Newman's grave at Rednal was opened on 2 October 2008. It had been hoped that his body had been buried in a lead coffin and would be well preserved. However, the exhumation revealed that Newman had been buried in a wooden coffin and his body had completely decomposed; there were no human remains. The only artefacts retrieved, including an inscription plate, were wooden, brass and cloth. These artefacts, along with locks of hair, which had been sent to Sullivan before his inexplicable cure (and had always been in the possession of the Birmingham Oratory), were placed in a glass sided casket for a Vigil of Reception. The relics were then solemnly placed in the Chapel of St Charles Borromeo situated to the right of the Sanctuary. They will rest in the Chapel while the process of Beatification continues in Rome. The Fathers of the Birmingham Oratory have decided that the specially made green Italian marble sarcophagus will not be placed between the columns opposite the Holy Souls' Altar in the Oratory Church, Birmingham as originally planned.

Controversy

The proposed movement of Newman's body angered some gay rights campaigners, who saw it as an attempt to deliberately separate him from his close companion Ambrose St John, with whom he was buried in accordance with his personal wishes.
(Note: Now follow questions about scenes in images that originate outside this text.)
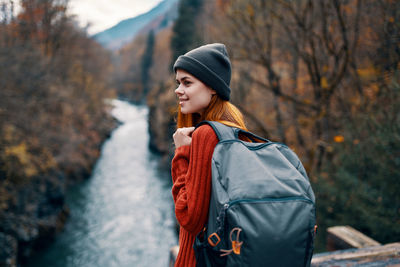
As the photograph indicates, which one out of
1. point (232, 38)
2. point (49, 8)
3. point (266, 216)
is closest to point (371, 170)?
point (266, 216)

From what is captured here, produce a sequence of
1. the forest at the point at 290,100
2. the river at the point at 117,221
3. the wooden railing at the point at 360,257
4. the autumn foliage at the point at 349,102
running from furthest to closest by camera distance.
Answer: the river at the point at 117,221 → the forest at the point at 290,100 → the autumn foliage at the point at 349,102 → the wooden railing at the point at 360,257

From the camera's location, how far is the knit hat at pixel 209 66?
1.49 metres

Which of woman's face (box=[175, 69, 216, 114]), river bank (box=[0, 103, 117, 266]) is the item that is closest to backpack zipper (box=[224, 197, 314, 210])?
woman's face (box=[175, 69, 216, 114])

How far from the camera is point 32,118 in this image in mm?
11422

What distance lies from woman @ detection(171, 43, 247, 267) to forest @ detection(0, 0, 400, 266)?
466 millimetres

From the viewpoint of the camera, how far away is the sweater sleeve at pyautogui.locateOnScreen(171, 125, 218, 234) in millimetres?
1288

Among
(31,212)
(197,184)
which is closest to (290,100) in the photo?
(197,184)

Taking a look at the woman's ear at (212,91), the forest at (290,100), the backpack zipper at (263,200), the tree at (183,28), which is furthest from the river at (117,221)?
the tree at (183,28)

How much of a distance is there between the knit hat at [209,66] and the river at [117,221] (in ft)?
34.6

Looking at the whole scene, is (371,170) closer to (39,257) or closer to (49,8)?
(39,257)

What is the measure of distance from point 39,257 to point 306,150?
9.90 metres

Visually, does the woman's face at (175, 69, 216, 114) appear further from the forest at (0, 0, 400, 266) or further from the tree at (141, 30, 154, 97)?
the tree at (141, 30, 154, 97)

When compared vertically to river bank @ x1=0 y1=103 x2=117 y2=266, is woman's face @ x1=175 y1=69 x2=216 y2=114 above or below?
above

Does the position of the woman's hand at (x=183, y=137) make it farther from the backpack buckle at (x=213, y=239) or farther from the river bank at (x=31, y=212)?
the river bank at (x=31, y=212)
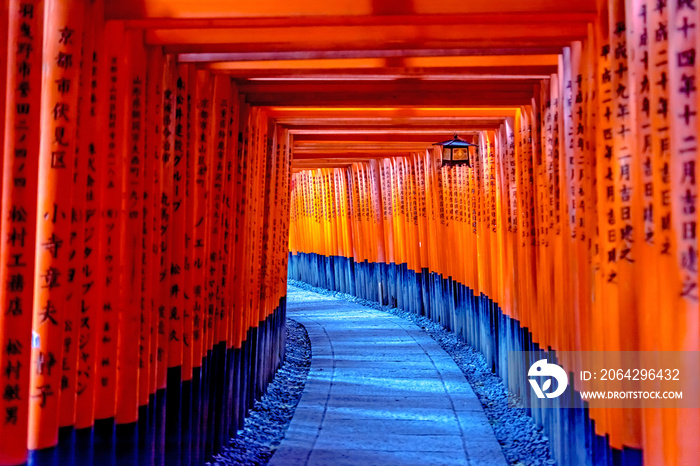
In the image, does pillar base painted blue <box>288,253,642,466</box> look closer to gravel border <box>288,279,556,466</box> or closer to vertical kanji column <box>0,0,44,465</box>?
gravel border <box>288,279,556,466</box>

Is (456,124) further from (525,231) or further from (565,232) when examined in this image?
(565,232)

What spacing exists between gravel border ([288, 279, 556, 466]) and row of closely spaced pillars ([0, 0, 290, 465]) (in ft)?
8.62

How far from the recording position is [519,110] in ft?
24.8

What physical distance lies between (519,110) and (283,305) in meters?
4.98

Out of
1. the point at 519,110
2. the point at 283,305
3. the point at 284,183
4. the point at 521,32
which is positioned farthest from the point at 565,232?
the point at 283,305

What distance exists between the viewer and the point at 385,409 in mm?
7855

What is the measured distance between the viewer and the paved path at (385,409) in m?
6.27

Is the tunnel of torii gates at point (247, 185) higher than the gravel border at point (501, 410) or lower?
higher

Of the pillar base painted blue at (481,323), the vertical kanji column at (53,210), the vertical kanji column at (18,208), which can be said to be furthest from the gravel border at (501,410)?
the vertical kanji column at (18,208)

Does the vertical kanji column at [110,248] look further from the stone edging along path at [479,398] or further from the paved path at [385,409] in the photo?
the paved path at [385,409]

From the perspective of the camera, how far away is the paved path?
627 cm

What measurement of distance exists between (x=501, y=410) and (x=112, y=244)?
5.09 m

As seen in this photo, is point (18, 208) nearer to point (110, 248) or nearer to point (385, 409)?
point (110, 248)

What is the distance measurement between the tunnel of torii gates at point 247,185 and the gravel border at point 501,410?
0.20 m
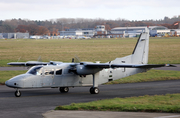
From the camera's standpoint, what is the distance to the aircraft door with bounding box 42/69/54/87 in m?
22.0

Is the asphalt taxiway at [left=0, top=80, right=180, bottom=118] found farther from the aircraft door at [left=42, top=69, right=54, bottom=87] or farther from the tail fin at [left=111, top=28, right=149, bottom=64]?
the tail fin at [left=111, top=28, right=149, bottom=64]

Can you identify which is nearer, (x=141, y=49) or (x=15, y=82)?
(x=15, y=82)

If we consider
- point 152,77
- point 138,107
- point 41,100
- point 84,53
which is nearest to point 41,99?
point 41,100

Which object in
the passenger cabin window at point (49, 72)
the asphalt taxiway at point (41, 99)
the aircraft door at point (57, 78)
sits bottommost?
the asphalt taxiway at point (41, 99)

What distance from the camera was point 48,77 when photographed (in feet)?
72.8

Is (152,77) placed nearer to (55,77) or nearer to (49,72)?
(55,77)

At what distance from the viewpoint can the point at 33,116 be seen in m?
14.8

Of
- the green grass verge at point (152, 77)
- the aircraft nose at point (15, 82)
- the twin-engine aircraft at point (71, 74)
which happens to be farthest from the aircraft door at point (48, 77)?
the green grass verge at point (152, 77)

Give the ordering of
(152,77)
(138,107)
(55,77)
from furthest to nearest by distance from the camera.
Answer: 1. (152,77)
2. (55,77)
3. (138,107)

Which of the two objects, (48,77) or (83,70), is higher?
(83,70)

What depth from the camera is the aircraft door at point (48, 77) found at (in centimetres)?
2205

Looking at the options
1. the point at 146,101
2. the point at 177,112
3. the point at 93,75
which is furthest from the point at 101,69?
the point at 177,112

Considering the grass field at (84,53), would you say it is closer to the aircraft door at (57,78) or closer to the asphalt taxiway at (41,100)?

In their view, this was to deliberately downplay the intense nature of the relationship between the two men, who had been companions for 30 years. Peter Tatchell entered the debate in an article in The Times on 19 August 2008, accusing the Vatican of "moral vandalism", and renewed his criticisms on the Sunday programme on BBC Radio 4 on 24 August 2008.

In response, the Vatican commissioned Father Ian Ker, a theologian at Oxford University, to rebut the allegations in an article for the Vatican’s newspaper, L’Osservatore Romano.

Tatchell went on to criticise the Home Office of collusion with the Vatican. According to his interpretation of heavily censored documents released to him under the Freedom of Information Act, Tatchell claimed that the Catholic Church had "put the government under sustained pressure" to obtain the authorisation to exhume the body.

Nevertheless, Ker and Fr. Paul Chavasse, current provost of the Birmingham Oratory, maintain that Newman would have been glad to submit to the wishes of the Vatican in whatever they asked, no matter his previous wishes – Newman had stated "I wish, with all my heart, to be buried in Fr Ambrose St John's grave — and I give this as my last, my imperative will", he wrote, later adding: "This I confirm and insist on."